See: Polling Groups and Scan Intervals
Scan Interval Offset
Measured in seconds. Sets a delay after the Scan Interval that must pass before the driver is added back to the "to-be-polled" list. For example, if the Scan Interval is 10 and the delay is 2 (both measured in seconds) then the driver will be added back into the to-be-polled list at the 2, 12, 22, 32... marks, assuming that it takes less than 10 seconds to complete the poll. (10 second interval plus 2, not 12 second intervals of 12, 24, 36...)
See: Polling Groups and Scan Intervals
External Poll Trigger
May be linked to any tag or expression that transitions from a 0 or invalid state to a 1-state to trigger a poll. A Trigger Tag should be used here, if you want to schedule polling to occur on a given schedule or in response to an operator’s command. Note that an external poll signal will not cause a poll to occur if polling is disabled, or if fast scan mode is enabled.
Disable Polling
Use to disable or re-enable the polling cycle for this poll driver. This does not mean that reads or writes are disabled because only the polling cycle is affected. A Toggle Polling Button widget can be drawn in your application to allow operators to change this value at need.

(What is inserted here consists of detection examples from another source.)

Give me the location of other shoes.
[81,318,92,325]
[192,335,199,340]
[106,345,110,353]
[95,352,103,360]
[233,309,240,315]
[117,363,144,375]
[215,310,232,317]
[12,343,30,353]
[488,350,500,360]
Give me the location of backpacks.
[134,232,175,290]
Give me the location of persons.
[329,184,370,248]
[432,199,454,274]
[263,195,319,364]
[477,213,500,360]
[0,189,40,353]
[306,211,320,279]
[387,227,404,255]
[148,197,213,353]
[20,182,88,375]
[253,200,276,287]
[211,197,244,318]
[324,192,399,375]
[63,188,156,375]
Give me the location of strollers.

The Display tab is used to define the placement (latitude and longitude) of the Polling Driver station. Decimal values should be used rather than degrees, minutes and seconds.

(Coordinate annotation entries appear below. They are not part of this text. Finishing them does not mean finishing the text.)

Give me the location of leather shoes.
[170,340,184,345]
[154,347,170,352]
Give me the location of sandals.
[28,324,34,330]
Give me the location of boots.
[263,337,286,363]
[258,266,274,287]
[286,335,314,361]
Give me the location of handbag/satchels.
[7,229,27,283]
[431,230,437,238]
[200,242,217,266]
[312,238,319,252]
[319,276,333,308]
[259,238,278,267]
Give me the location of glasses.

You may find it easier to set the location using the map interface than to enter the latitude and longitude values here. See: Site Map.
Latitude and Longitude
Holds location coordinates for this tag, thereby allowing it to be represented on a Site Map page.
Custom Details Page
If a custom details page has been created for this context tag, then that page should be selected here. If there is no custom details page, then operators will see the standard Site Details page upon clicking the pin for this tag in a Site Map.
Advanced Configuration:
The default page selection dialog has a filter for "all pages" or "site pages", meaning those that take a site tag as the first parameter.

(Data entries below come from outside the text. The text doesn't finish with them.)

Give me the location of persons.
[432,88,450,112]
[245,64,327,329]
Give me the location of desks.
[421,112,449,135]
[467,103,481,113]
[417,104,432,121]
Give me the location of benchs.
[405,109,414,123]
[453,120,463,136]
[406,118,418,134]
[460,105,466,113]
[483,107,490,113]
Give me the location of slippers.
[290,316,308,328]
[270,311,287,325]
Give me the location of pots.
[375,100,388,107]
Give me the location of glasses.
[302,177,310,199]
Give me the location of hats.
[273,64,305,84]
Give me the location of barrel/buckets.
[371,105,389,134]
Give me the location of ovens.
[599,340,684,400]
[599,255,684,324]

You can add either of the following two properties in the Edit Properties page of the Application Configuration dialog to restrict this filter:
LimitPageListToSitesPages
System section. Set to 1 (TRUE) to prevent access to the "all pages" option in the page selection dialog for all users.
LimitPageListToSitesPagesIfRealmUser
System section. Set to 1 (TRUE) to prevent access to the "all pages" option in the page selection dialog if the user belongs to a security group.
Custom Map Icon
If a custom map icon widget has been defined, you can select it here. That icon will then be used instead of the standard pin when this tag is represented on a Site Map page. If there is no custom map icon, then the standard pin will be used.
Site List Display
Assuming that this tag has site properties, it will be included in the list of a Sites page. What will happen when an operator clicks on this tag in that list depends on the Site List display choice, and on whether any of this tag's children are I/O tags.
- Display as Site: A click will open the Site Details page as a pop-up.
- Display as Folder: A click will leave focus on the Sites page, but the list will now show the child tags of this site.
- Exclude: This tag should not be shown in the Sites page list.
Map Zoom Level
If Automatic is chosen (the default) then when a map is opened, showing only this site, it will zoom to level 15, which shows only the immediate surroundings. You may select any value between 18 (the closest possible level) and 2 (showing the entire globe).
Default zoom level.
Polling driver tags enable users to establish groups of PLCs or RTUs that will be polled together. The widgets for a Polling Driver tag enable users to display pertinent data about the RTU or PLC with which they are associated.